Collect every line in the text below that contains the word "weathered", treating case as significant.

## Begin

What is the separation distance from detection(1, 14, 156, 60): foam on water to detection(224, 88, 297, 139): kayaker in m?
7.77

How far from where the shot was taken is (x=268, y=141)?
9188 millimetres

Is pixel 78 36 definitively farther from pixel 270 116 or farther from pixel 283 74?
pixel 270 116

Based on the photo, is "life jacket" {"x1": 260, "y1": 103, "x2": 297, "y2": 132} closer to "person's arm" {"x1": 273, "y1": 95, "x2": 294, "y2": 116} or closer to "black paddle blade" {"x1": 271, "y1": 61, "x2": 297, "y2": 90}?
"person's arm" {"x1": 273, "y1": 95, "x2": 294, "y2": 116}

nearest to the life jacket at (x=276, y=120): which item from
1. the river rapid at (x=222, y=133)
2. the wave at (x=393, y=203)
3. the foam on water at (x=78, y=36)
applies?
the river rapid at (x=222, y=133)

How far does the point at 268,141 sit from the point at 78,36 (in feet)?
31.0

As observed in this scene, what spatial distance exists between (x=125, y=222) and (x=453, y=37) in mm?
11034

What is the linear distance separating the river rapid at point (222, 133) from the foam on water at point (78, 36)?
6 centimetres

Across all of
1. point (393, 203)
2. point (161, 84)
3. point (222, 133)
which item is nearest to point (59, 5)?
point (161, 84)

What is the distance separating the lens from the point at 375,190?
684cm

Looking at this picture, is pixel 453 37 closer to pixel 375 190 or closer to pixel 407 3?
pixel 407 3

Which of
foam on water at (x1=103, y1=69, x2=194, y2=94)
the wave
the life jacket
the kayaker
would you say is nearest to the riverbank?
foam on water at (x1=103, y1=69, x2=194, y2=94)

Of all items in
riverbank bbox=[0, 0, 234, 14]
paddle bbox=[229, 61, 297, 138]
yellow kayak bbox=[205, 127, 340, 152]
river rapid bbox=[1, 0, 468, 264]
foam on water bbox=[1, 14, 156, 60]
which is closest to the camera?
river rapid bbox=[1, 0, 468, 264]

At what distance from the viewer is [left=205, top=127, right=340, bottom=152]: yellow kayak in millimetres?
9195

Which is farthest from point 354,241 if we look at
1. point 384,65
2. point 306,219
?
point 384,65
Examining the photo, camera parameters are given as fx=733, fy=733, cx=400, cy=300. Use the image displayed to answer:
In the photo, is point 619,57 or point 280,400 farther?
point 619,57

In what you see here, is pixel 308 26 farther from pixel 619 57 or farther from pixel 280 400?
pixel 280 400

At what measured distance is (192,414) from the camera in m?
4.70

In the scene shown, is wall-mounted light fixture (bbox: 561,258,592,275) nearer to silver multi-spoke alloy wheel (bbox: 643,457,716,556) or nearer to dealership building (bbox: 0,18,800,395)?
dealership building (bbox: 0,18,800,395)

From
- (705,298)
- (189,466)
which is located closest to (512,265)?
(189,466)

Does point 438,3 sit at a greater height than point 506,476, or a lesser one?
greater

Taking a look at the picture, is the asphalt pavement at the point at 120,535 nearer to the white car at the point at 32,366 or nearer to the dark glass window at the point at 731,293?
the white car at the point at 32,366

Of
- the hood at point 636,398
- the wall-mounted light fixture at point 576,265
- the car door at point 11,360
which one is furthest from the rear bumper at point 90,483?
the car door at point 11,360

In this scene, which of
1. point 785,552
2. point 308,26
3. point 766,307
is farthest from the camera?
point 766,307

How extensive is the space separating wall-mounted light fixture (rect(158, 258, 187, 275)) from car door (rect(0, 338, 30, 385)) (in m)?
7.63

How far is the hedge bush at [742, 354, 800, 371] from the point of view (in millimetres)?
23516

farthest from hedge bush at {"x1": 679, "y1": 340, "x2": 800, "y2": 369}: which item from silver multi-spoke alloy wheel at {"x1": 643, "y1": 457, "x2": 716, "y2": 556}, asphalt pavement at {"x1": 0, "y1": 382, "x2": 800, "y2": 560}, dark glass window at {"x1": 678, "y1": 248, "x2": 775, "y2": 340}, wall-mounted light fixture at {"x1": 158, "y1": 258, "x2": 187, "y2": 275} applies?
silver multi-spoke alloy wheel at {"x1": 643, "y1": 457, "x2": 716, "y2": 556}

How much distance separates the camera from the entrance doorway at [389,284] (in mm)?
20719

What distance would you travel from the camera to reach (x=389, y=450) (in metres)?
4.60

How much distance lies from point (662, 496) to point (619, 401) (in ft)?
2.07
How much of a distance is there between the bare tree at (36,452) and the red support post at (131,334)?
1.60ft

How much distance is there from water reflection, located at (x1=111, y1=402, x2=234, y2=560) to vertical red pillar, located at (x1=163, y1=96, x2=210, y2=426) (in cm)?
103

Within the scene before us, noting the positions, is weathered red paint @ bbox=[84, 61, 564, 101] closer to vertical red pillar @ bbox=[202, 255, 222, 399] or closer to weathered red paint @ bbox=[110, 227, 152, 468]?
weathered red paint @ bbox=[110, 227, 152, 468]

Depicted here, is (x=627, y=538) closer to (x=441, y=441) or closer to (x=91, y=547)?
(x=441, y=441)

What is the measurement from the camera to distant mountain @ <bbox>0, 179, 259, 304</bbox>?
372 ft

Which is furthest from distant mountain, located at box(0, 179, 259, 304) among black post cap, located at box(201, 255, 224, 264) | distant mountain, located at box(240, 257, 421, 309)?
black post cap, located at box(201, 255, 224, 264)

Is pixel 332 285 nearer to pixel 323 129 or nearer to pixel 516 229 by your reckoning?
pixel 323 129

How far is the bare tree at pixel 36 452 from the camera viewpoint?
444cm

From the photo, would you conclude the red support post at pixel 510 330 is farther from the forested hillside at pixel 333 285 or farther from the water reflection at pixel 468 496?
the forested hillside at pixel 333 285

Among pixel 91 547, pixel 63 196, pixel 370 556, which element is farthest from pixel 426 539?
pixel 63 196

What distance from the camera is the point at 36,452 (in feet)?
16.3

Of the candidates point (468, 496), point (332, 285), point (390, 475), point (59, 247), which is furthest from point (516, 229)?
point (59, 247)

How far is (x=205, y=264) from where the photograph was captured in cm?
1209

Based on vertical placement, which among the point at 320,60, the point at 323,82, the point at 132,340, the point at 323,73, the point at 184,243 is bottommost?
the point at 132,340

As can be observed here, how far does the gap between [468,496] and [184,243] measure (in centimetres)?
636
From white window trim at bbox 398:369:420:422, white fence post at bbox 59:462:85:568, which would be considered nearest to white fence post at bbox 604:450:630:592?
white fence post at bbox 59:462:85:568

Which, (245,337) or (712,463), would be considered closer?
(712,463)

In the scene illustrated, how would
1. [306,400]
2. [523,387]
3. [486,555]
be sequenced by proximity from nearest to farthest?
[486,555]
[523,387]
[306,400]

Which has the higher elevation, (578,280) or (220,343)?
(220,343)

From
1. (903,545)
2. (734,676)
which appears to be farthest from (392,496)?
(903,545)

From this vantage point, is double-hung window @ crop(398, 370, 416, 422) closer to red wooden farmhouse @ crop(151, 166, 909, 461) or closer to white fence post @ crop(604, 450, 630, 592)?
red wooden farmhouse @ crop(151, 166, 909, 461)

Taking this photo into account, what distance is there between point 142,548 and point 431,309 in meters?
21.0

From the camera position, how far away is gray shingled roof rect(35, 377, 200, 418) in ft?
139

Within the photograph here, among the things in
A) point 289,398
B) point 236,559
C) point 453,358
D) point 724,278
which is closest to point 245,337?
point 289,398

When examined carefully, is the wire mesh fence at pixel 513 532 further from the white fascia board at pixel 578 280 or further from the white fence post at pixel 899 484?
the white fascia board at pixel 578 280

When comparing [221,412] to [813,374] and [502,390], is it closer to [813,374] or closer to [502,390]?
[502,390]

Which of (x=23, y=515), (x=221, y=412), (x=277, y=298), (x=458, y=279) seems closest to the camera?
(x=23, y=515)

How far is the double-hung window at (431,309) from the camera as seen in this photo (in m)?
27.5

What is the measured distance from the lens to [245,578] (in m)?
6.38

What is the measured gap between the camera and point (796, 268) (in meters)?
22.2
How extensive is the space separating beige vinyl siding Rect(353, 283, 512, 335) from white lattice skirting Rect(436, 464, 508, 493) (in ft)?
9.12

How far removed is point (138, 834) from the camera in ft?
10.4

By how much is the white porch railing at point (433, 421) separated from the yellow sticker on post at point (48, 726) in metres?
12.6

## End

OUTPUT OF THE EXERCISE:
Within the scene before us, noting the positions, is weathered red paint @ bbox=[84, 61, 564, 101] closer to vertical red pillar @ bbox=[202, 255, 222, 399] or closer to weathered red paint @ bbox=[110, 227, 152, 468]?
weathered red paint @ bbox=[110, 227, 152, 468]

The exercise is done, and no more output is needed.